| Linux FailSafe™ Programmer's Guide | ||
|---|---|---|
| Prev | Chapter 2. Writing the Action Scripts and Adding Monitoring Agents | Next |
Before you can write the action scripts, you must do the following:
Understand the scriptlib functions described in Appendix B.
Familiarize yourself with the script templates provided in the following directory: /usr/lib/failsafe/resource_types/template
Read the man pages for the following commands:
cluster_mgr
cdbd
ha_cilog
ha_cmsd
ha_exec2
ha_fsd
ha_gcd
ha_ifd
ha_ifdadmin
ha_macconfig2
ha_srmd
ha_statd2
haStatus
Familiarize yourself with the action scripts for other highly available services in /usr/lib/failsafe/resource_types that are similar to the scripts you wish to create.
Understand how to do the following actions for your application:
Verify that the resource is running
Verify that the resource can be run
Start the resource
Stop the resource
Check for the server processes
Do a simple query as a client and understand the expected response
Check for configuration file or directory existence (as needed)
Determine whether or not monitoring is required (see Section 2.3.1). However, even if monitoring is not needed, a monitor script is still required; in this case, it can contain only a return-success function.
Determine if a resource type must be added to the cluster configuration database.
Understand the vendor-supplied startup and shutdown procedures.
Determine the configuration parameters for the application; these may be used in the action script and should be stored in the CDB.
Determine whether the resource type can be restarted in its local node, and whether this action makes sense.
In the following situations, you may not need to perform application monitoring:
Heartbeat monitoring is sufficient; that is, simply verifying that the node is alive (provided automatically by the base software) determines the health of the highly available service.
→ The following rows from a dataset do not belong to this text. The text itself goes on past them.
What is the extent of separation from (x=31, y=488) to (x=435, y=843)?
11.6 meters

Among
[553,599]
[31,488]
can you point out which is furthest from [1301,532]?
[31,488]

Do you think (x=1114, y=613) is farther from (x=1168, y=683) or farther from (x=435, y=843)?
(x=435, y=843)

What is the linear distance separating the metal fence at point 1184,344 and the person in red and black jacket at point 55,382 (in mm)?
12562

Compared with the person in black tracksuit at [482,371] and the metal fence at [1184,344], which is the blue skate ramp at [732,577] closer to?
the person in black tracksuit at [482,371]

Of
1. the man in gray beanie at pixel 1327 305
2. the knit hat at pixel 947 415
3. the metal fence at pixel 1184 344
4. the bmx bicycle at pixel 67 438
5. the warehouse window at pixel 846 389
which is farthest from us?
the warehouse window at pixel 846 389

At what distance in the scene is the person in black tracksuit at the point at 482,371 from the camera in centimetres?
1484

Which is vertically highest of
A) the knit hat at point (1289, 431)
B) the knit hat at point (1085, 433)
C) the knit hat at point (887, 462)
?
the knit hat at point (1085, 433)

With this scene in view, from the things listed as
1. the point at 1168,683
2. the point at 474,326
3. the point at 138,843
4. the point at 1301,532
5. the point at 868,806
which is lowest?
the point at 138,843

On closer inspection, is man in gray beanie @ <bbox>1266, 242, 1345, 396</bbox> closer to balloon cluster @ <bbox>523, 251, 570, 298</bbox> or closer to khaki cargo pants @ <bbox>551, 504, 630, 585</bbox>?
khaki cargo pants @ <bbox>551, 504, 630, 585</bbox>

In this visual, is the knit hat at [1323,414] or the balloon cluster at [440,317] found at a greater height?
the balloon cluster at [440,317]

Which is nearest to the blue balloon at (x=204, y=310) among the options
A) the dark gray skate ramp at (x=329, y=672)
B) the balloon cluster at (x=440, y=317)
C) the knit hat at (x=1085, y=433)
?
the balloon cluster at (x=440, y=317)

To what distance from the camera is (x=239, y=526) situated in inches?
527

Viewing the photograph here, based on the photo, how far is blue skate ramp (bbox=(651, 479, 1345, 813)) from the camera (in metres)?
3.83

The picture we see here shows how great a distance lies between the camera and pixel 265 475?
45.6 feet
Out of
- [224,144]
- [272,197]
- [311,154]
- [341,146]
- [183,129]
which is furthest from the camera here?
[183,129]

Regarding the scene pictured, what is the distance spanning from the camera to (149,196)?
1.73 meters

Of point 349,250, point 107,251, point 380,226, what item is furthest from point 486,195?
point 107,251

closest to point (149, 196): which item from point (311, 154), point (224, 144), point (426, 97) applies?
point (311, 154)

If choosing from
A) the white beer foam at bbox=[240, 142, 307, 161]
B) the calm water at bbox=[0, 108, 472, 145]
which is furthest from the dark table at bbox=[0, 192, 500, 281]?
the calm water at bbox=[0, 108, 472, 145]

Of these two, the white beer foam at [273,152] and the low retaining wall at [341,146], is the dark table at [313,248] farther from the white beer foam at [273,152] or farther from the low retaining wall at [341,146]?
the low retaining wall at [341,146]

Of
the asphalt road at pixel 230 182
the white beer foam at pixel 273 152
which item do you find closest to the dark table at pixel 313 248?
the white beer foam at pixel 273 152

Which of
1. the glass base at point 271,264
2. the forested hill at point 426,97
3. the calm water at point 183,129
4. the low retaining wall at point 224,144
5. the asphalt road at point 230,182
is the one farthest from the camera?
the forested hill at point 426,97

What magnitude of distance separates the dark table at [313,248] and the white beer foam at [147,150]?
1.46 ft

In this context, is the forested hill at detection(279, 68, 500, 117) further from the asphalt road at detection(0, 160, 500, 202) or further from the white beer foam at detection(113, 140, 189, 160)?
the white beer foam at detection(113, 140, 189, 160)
There is no process or resource that can be monitored. For example, the Linux kernel ipchains filtering software performs IP filtering on firewall nodes. Because the filtering is done in the kernel, there is no process or resource to monitor.
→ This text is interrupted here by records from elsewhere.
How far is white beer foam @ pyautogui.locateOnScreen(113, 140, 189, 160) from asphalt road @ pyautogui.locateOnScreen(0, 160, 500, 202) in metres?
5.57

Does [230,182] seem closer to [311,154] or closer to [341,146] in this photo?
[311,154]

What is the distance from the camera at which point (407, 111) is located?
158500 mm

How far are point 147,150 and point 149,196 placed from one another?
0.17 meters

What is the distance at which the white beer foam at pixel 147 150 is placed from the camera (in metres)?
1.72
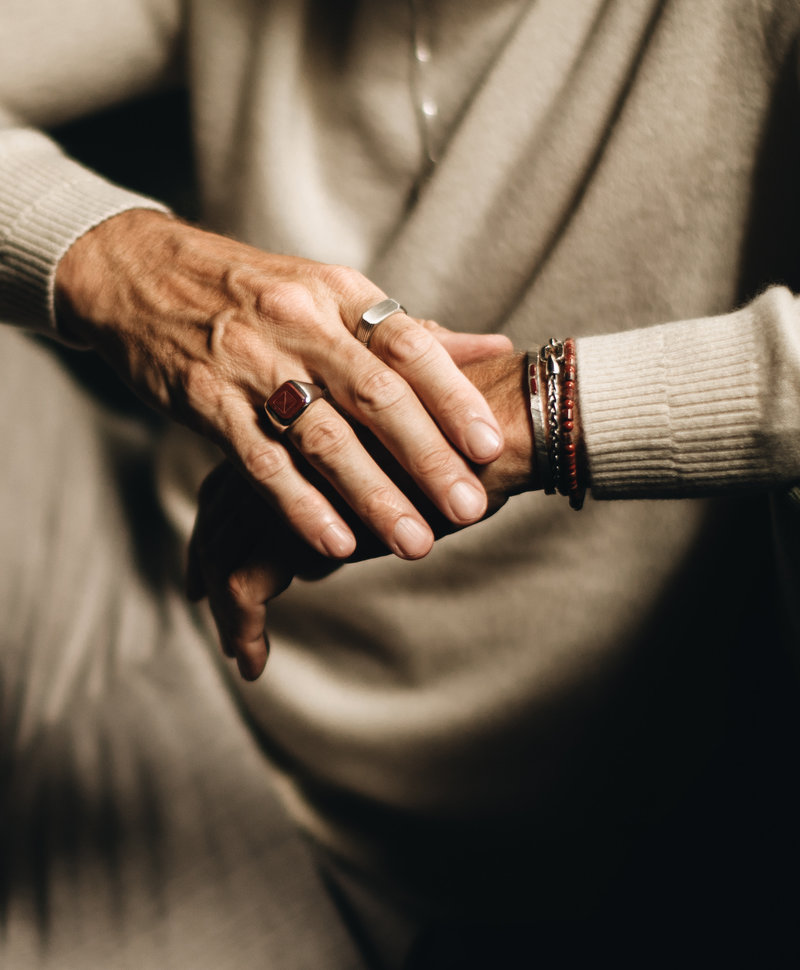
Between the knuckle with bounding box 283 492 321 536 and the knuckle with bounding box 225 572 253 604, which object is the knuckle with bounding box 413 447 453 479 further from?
the knuckle with bounding box 225 572 253 604

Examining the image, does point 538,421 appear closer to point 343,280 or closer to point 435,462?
point 435,462

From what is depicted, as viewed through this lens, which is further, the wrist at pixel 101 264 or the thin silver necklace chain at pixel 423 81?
the thin silver necklace chain at pixel 423 81

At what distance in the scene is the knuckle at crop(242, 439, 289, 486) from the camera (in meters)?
0.68

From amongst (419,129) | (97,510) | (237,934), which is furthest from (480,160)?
(237,934)

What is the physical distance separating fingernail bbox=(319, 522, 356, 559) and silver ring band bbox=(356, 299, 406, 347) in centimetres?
18

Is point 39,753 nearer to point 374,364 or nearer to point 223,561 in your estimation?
point 223,561

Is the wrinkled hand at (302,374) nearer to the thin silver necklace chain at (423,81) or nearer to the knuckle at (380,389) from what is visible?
the knuckle at (380,389)

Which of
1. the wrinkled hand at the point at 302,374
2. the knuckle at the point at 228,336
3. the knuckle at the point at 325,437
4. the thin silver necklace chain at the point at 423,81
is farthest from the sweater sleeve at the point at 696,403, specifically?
the thin silver necklace chain at the point at 423,81

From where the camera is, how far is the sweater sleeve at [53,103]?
0.87 m

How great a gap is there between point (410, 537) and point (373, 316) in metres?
0.21

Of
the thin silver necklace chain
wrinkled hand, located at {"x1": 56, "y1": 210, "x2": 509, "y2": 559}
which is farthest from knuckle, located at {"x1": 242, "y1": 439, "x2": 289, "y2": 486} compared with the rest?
the thin silver necklace chain

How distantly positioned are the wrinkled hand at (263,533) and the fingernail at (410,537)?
1.9 inches

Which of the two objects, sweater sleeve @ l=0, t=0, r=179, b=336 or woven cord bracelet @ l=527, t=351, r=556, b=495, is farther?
sweater sleeve @ l=0, t=0, r=179, b=336

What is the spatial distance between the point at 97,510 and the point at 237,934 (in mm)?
703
A resource on which the application depends is already monitored. For example, monitoring some client-node resources might best be done by monitoring the file systems, volumes, and network interfaces they use. Because this is already done by the base software, additional monitoring is not required.
| Caution |
Beware that monitoring should be as lightweight as possible so that it does not affect system performance. Also, security issues may make monitoring difficult. If you are unable to provide a monitoring script with appropriate performance and security, consider a monitoring agent; see Section 2.7. |
There are two types of monitoring that may be accomplished in a monitor script:
Is the resource present?
Is the resource responding?
You can define multiple levels of monitoring within the monitor script, and the administrator can choose the desired level by configuring the resource definition in the cluster configuration database. Ensure that the monitoring level chosen does not affect system performance. For more information, see the Linux FailSafe Administrator's Guide.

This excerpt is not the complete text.